EXCERTO DO DOCUMENTO>
━━━━

São extremamente custosas,
como se compreende, as reformas numa democracia pautada por uma opinião que
flui rapidamente. Era preciso que um país inteiro se consciencializasse quanto
ao momento. Era preciso que cada poder político gozasse de uma credibilidade
inconcebível para operar uma reforma violenta sem consultar parceiros sociais
nem querer agradar aos seus clientes tradicionais.
Porque, na verdade, não é
muito difícil burlar um cidadão. Nem com o conto do vigário. Nem com o truque
do bilhete premiado. Uma vez, ali para os lados de Belém, houve até quem
vendesse um carro eléctrico a um saloio. E estou a falar de coisas palpáveis,
materiais. Agora imagine-se como é doce vender a imagem de um governo a
funcionar maravilhosamente. Ou vender a ideia de um simples voto, que não custa
dinheiro a quem vota mas que pode render milhões a outros…
Como será agradável publicitar
o infinitamente imaterial!

━━━━

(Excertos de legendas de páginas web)
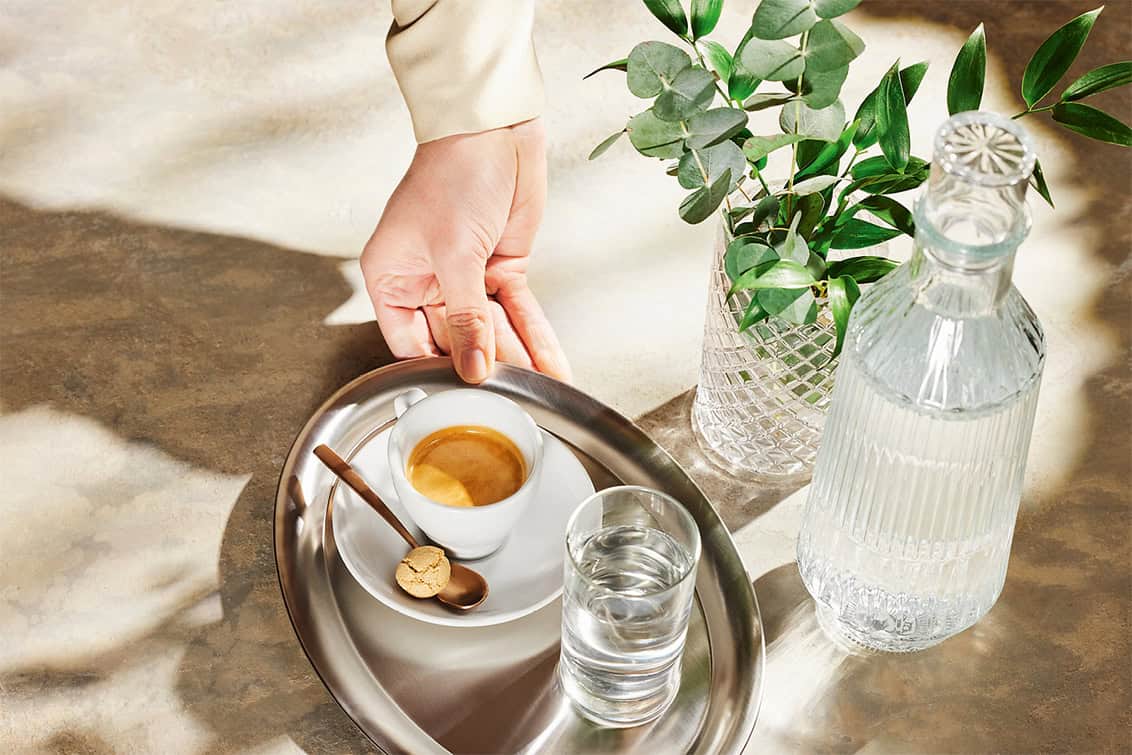 rp290-lit-transgourmet-2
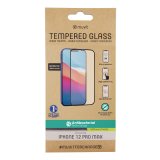 Mobil sk�rmprojektor Muvit for Change iPhone 12 Pro Max #1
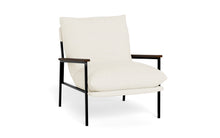 Load image into Gallery viewer, Mira Accent Chair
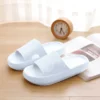 Slippers Wholesale Suppliers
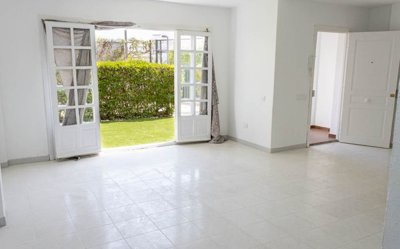 VZ1219 Atico Las Buganvillas - 6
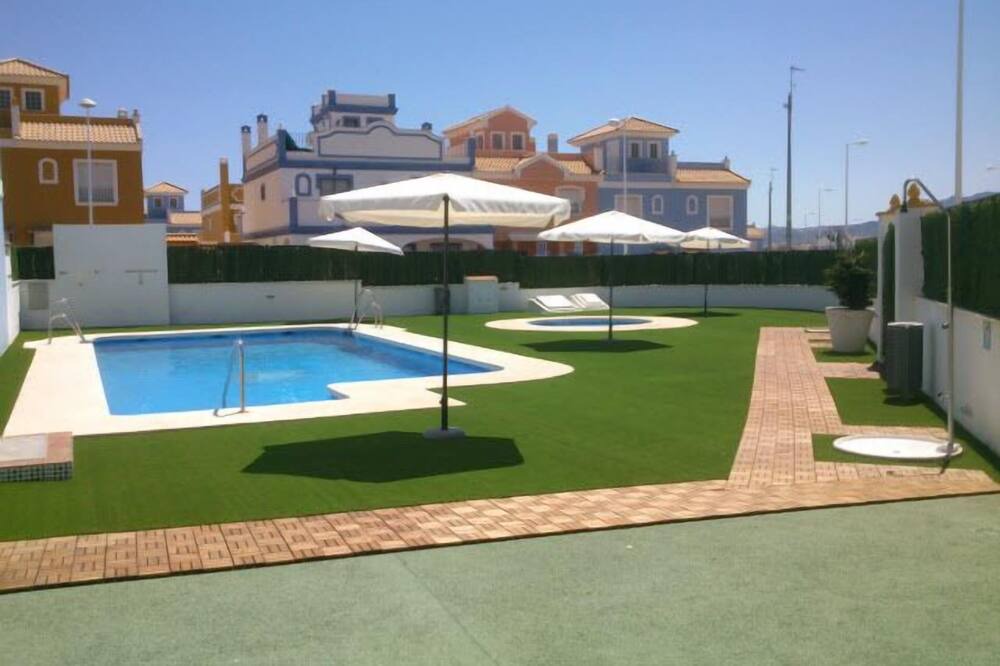 Photo of Others in San Juan de los Terreros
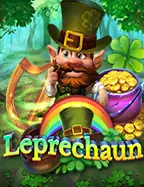 เครดิต ฟรี 100 แค่ ยืนยัน ตัว ตน เล่นง่าย ได้เงินไว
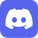 Discord logo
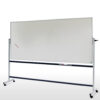 Mobile whiteboard tavle - Swirel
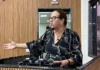 Lei da vereadora Ellis Regina garante entrega gratuita de remédios de uso contínuo em domicílio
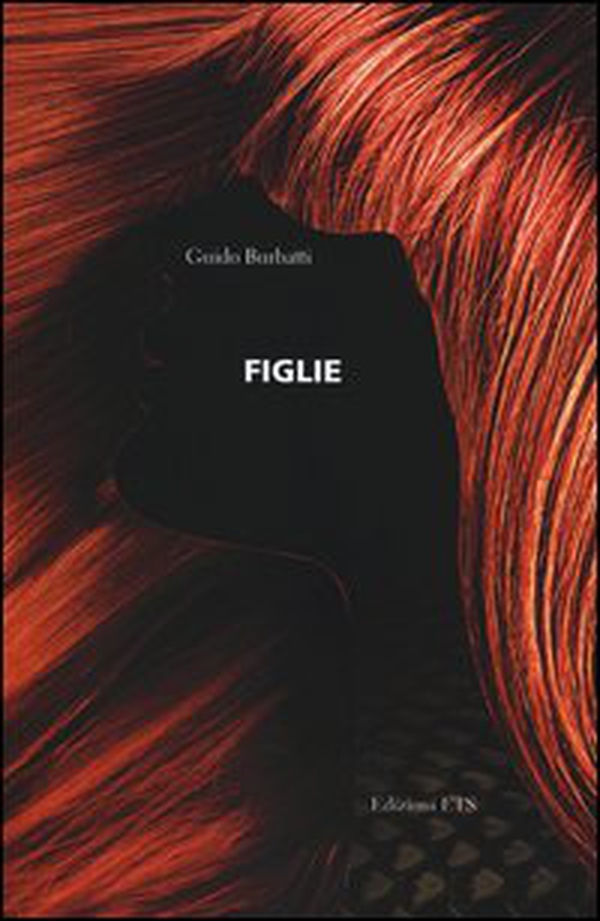 Figlie - Librerie.coop Figlie - Librerie.coop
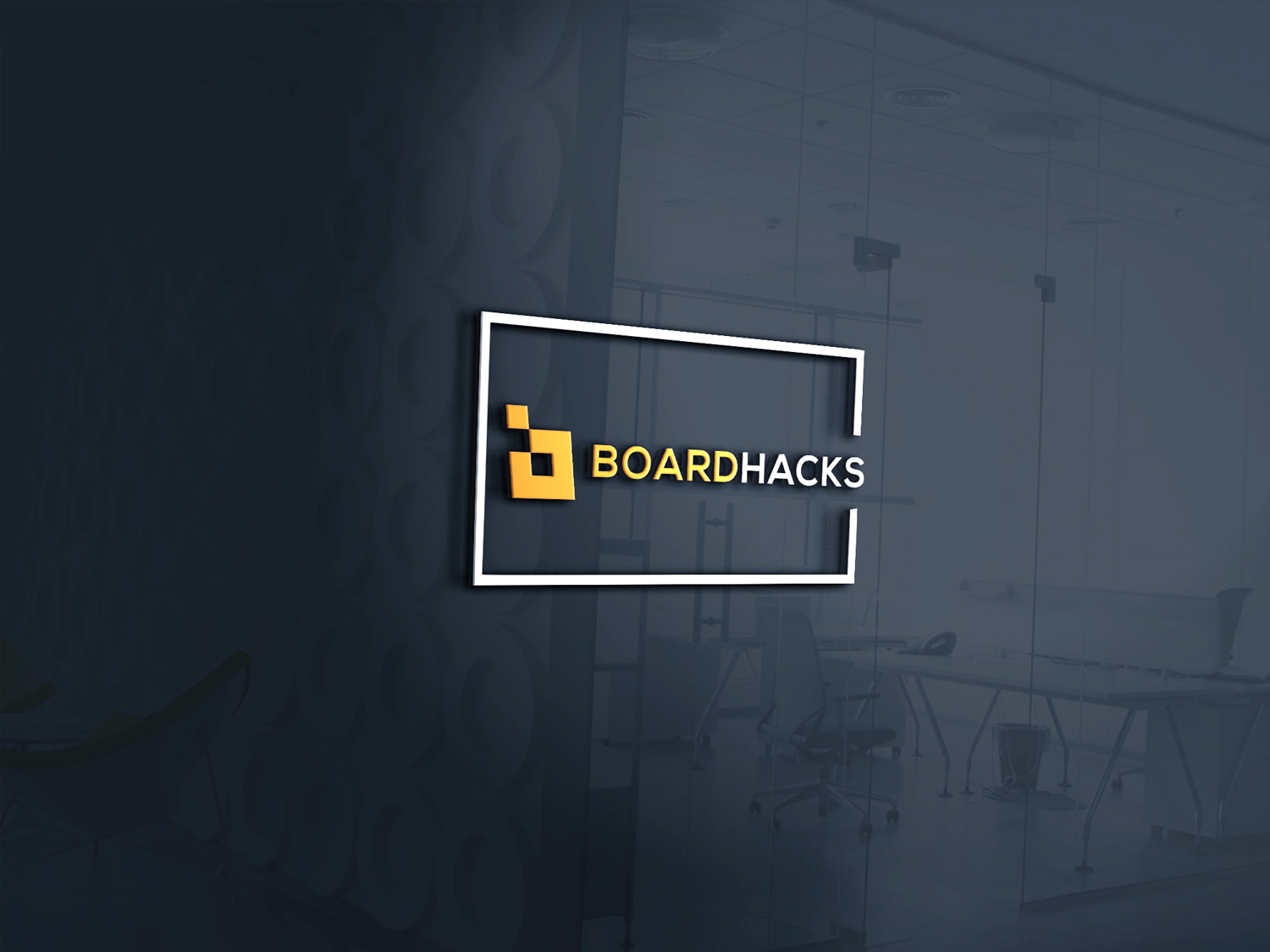 Logo Design by Arafat00 for 10seconds Software | Design #19748990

━━━━

PROBLEMA> Prossiga o texto sobre as reformas numa democracia, começando logo depois de «Como será agradável publicitar o infinitamente imaterial!».

RESOLUÇÃO DO EXERCÍCIO>
Falando sério, o que quererá
dizer a expressão opinião pública – e concretamente em democracia?
Será que a dita opinião
pública exprime o sentir da maioria do povo? Não creio eu e julgo que ninguém
bem intencionado crê numa balela democrática dessas. A opinião pública pode
ser… pode ser… a opinião dos jornalistas. Pode até nem ser a opinião sincera
desses jornalistas, porque pode bem ser a opinião que os donos dos jornais
queiram que o povo tenha.
Os donos de uma opinião
pública nacional são dois ou três proprietários de jornais ou de televisões –
ou das duas coisas. E os proprietários de jornais não são propriamente gente
comum, nem pobres, nem assalariados, e geralmente não são fascistas nem
comunistas. Nem nada. São donos de jornais. Capitalistas que querem vender o
seu papel e com o papel vender ao público as ideias que lhes façam vender mais
e mais e cada vez mais do seu papel.Claro como água.
Donos de jornais, directores
e editores de jornais que insinuam uma opinião e por isso também têm a sua
parte na governação da democracia. São até governantes invisíveis. E
invencíveis. Nunca perdem porque nunca jogam, e não jogando não correm riscos.
E os muitos do eleitorado votam conforme lhes é indirectamente sugerido pelos
poucos que lhes fazem a opinião.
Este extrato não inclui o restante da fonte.